Do you know what an ISA is? Chances are, as an AltFi reader you do, but over a third of people in Britain (37 per cent) can’t say the same.
Investing app Freetrade working with Opinium surveyed 2,000 people across the country with 18 basic questions about savings, investments, ISAs and retirements, the kinds of questions “everybody will likely encounter at some point in their lives”.
It’s part of their ‘Great British Financial Literacy Test’, and the results were pretty disappointing.
Just over half of people (52 per cent) ‘passed’ the test, with questions around investing and retirement causing the most issues (failure rates of 44 per cent and a whopping 80 per cent, respectively).
“There should be alarm bells ringing here,” said Freetrade senior analyst Dan Lane.
“With advances in medical technology and increased life expectancies, we’re likely to live longer in retirement than ever before. But a massive gap in our understanding of how to invest for our third age, or even how to access those investments suitably later on, means we really aren’t prepared for a sizable portion of our lives.”

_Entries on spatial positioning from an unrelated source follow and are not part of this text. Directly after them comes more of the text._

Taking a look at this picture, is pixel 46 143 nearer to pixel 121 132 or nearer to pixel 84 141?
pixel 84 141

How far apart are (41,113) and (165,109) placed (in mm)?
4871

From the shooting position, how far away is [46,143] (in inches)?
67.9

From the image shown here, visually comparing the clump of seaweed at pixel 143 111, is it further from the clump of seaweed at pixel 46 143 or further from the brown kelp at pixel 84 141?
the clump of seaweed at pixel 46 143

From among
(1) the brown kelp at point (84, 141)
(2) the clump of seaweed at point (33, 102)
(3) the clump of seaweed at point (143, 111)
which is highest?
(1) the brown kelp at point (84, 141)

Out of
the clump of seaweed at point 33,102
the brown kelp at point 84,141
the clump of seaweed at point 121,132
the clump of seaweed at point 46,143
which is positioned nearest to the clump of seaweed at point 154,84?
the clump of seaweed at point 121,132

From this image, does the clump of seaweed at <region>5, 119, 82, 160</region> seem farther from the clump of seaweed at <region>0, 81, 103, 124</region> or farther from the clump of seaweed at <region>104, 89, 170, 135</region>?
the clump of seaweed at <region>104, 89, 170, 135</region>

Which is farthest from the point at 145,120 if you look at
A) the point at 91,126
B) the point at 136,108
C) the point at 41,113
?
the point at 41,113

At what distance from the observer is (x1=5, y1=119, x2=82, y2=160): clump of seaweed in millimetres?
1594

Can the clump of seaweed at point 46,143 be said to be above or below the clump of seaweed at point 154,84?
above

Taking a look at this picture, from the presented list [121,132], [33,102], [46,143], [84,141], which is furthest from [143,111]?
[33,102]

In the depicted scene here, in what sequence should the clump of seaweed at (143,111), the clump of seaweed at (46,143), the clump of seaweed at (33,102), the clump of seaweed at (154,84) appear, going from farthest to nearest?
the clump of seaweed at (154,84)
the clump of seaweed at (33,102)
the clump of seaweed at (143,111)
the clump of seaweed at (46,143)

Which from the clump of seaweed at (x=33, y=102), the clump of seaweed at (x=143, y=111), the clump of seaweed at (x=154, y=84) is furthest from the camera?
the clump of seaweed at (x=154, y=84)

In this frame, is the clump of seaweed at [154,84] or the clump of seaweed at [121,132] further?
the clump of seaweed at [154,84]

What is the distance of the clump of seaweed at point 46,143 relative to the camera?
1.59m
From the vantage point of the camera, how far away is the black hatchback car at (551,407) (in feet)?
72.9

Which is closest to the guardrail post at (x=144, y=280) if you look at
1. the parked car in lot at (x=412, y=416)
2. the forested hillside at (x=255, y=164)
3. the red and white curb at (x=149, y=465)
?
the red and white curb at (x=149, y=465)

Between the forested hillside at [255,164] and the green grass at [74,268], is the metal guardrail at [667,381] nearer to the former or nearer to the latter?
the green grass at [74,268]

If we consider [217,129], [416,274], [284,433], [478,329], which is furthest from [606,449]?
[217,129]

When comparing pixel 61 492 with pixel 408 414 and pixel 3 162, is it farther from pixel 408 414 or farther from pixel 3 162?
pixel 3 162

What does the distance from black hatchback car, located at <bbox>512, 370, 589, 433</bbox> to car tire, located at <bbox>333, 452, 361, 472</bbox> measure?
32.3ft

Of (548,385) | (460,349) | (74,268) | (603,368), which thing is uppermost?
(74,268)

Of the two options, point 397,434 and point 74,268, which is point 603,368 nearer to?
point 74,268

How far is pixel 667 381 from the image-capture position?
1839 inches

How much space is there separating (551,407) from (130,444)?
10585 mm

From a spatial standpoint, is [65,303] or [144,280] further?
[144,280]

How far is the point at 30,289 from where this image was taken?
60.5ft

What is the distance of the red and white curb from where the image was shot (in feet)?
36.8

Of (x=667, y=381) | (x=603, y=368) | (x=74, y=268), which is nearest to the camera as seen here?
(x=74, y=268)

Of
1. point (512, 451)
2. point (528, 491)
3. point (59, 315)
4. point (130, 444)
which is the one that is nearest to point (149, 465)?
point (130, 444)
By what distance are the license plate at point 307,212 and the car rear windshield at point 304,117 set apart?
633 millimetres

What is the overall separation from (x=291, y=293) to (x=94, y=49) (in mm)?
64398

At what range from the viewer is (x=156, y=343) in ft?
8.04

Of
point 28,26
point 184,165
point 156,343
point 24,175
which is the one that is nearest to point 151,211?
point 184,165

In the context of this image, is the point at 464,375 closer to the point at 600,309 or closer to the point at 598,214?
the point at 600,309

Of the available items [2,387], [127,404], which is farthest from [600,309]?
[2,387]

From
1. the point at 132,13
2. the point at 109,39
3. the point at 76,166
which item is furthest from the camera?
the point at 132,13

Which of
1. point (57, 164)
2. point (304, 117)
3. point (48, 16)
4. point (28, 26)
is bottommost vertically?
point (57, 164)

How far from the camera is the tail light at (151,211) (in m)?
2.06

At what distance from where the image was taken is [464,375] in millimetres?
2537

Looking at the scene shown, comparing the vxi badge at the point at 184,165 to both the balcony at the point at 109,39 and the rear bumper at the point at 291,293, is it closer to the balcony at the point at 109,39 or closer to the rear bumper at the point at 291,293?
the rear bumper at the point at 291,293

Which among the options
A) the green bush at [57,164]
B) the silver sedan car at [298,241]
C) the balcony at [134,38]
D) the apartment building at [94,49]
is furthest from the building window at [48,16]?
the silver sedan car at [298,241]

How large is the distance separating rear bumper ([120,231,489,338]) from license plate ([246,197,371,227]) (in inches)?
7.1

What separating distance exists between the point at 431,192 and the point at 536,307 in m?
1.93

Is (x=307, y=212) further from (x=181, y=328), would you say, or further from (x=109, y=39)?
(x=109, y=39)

When looking at financial literacy by city, Freetrade found those living in Brighton were the most financially literate with an average pass rate of 55 per cent, while Sheffield came bottom of the list with an average pass rate of 47.6 per cent.
Indeed the results echo what we found in AltFi’s Digital Wealth State of the Market Reportlast year, namely a worrying lack of financial literacy.
On the investment front, obviously of most interest to Freetrade, 91 per cent of respondents said they lack confidence in investing, the 44 per cent failure rate skewed towards younger investors (52 per cent fail rate among 18-24-year-olds).
“The greatest advantage you can give your investments is time. So it’s concerning that the cohort with the most time on their hands feels so ill-equipped,” said Lane.
“Whether we realise it or not, investing early on in life could be the difference between reaching our eventual financial goals or missing them entirely. Getting to grips with the basic concepts later in life might just be too late.